Extract every line below, verbatim.

• • • • • • •

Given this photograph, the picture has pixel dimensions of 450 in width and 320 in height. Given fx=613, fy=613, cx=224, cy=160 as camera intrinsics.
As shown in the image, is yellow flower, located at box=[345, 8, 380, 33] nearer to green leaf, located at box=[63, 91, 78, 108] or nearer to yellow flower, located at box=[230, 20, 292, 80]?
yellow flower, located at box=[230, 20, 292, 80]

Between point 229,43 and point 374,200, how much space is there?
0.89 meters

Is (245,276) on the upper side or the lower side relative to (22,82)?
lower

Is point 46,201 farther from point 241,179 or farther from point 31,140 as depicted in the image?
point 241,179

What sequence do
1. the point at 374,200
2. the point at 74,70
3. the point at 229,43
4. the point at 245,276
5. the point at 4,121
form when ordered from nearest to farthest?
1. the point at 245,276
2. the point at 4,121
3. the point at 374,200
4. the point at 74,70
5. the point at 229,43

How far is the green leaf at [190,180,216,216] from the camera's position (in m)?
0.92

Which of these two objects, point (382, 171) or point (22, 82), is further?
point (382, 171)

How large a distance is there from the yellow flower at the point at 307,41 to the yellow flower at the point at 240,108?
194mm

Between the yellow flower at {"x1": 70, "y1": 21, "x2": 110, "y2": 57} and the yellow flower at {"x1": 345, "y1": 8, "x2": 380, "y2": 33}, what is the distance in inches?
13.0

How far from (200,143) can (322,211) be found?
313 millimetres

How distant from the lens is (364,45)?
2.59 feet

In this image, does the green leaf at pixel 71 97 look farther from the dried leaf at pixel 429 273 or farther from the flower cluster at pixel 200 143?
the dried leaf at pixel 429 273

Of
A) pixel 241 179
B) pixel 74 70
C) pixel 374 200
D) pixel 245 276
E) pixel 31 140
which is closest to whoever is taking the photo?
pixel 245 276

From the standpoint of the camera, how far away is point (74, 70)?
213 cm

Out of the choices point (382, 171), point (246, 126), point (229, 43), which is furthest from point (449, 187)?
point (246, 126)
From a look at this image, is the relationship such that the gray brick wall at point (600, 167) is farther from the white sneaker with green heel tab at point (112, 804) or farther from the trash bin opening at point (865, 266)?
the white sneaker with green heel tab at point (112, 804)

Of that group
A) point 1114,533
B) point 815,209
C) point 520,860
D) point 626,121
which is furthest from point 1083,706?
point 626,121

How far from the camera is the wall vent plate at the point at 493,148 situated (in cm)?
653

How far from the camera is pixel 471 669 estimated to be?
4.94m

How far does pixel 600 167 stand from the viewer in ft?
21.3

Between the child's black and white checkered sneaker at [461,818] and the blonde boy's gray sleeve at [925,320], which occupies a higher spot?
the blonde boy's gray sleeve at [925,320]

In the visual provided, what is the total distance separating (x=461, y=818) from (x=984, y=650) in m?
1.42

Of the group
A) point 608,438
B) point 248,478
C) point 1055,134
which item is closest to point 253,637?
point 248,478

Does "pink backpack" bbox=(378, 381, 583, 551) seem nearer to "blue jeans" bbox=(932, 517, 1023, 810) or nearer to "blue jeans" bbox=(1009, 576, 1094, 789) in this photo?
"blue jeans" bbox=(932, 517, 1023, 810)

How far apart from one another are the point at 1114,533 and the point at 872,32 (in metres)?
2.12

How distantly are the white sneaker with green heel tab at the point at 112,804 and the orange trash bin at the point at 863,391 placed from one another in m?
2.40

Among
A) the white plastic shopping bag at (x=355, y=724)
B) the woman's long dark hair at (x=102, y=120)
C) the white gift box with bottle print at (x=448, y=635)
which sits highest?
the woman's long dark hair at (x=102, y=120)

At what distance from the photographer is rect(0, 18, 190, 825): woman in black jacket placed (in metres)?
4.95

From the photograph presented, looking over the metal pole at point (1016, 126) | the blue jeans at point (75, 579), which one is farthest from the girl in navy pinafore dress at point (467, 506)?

• • • • • • •

# [RESULT OF THE EXERCISE]
Given this photograph, the picture has pixel dimensions of 450 in width and 320 in height. Given fx=613, fy=613, cx=224, cy=160 as camera intrinsics.
As shown in the image, is yellow flower, located at box=[345, 8, 380, 33] nearer to green leaf, located at box=[63, 91, 78, 108] or nearer to yellow flower, located at box=[230, 20, 292, 80]?
yellow flower, located at box=[230, 20, 292, 80]

Between point 229,43 and point 374,200, how much space is there?
0.89 meters

Is (245,276) on the upper side or the lower side relative to (22,82)?
lower

Is point 46,201 farther from point 241,179 or farther from point 31,140 as depicted in the image?
point 241,179

What sequence do
1. the point at 374,200
2. the point at 74,70
3. the point at 229,43
4. the point at 245,276
5. the point at 4,121
form when ordered from nearest to farthest?
1. the point at 245,276
2. the point at 4,121
3. the point at 374,200
4. the point at 74,70
5. the point at 229,43

How far is the green leaf at [190,180,216,216] from the camera's position (in m)?
0.92

Which of these two objects, point (382, 171) or point (22, 82), is further?
point (382, 171)

How large a distance is there from the yellow flower at the point at 307,41 to the yellow flower at the point at 240,108?
194mm

Between the yellow flower at {"x1": 70, "y1": 21, "x2": 110, "y2": 57} and the yellow flower at {"x1": 345, "y1": 8, "x2": 380, "y2": 33}, what is the distance in inches?
13.0

How far from (200,143) can (322,211) be found?
313 millimetres

How distant from the lens is (364,45)?
2.59 feet

In this image, does the green leaf at pixel 71 97 look farther from the dried leaf at pixel 429 273 or farther from the flower cluster at pixel 200 143?
the dried leaf at pixel 429 273

Of
A) pixel 241 179
B) pixel 74 70
C) pixel 374 200
D) pixel 245 276
E) pixel 31 140
which is closest to whoever is taking the photo?
pixel 245 276

From the standpoint of the camera, how far away is point (74, 70)?
213 cm

Out of the choices point (382, 171), point (246, 126), point (229, 43), which is furthest from point (449, 187)?
point (246, 126)
From a look at this image, is the relationship such that the gray brick wall at point (600, 167) is farther from the white sneaker with green heel tab at point (112, 804) or farther from the trash bin opening at point (865, 266)?
the white sneaker with green heel tab at point (112, 804)

Of that group
A) point 1114,533
B) point 815,209
C) point 520,860
D) point 626,121
which is furthest from point 1083,706?
point 626,121

How far from the camera is the wall vent plate at the point at 493,148 situated (in cm)?
653

How far from the camera is pixel 471 669 estimated to be?
4.94m

How far does pixel 600 167 stand from the viewer in ft?
21.3

Between the child's black and white checkered sneaker at [461,818] and the blonde boy's gray sleeve at [925,320], which occupies a higher spot?
the blonde boy's gray sleeve at [925,320]

In the visual provided, what is the total distance separating (x=461, y=818) from (x=984, y=650) in m?
1.42

Of the group
A) point 608,438
B) point 248,478
C) point 1055,134
which item is closest to point 253,637?
point 248,478

Does "pink backpack" bbox=(378, 381, 583, 551) seem nearer to "blue jeans" bbox=(932, 517, 1023, 810) or nearer to "blue jeans" bbox=(1009, 576, 1094, 789) in this photo?
"blue jeans" bbox=(932, 517, 1023, 810)

How far apart from one another are the point at 1114,533 and the point at 872,32 (in metres)?
2.12

How distantly are the white sneaker with green heel tab at the point at 112,804 and the orange trash bin at the point at 863,391 placed from one another in m?
2.40

Among
A) the white plastic shopping bag at (x=355, y=724)
B) the woman's long dark hair at (x=102, y=120)
C) the white gift box with bottle print at (x=448, y=635)
which sits highest?
the woman's long dark hair at (x=102, y=120)

At what distance from the photographer is rect(0, 18, 190, 825): woman in black jacket placed (in metres)?
4.95

From the photograph presented, looking over the metal pole at point (1016, 126) | the blue jeans at point (75, 579), which one is farthest from the girl in navy pinafore dress at point (467, 506)?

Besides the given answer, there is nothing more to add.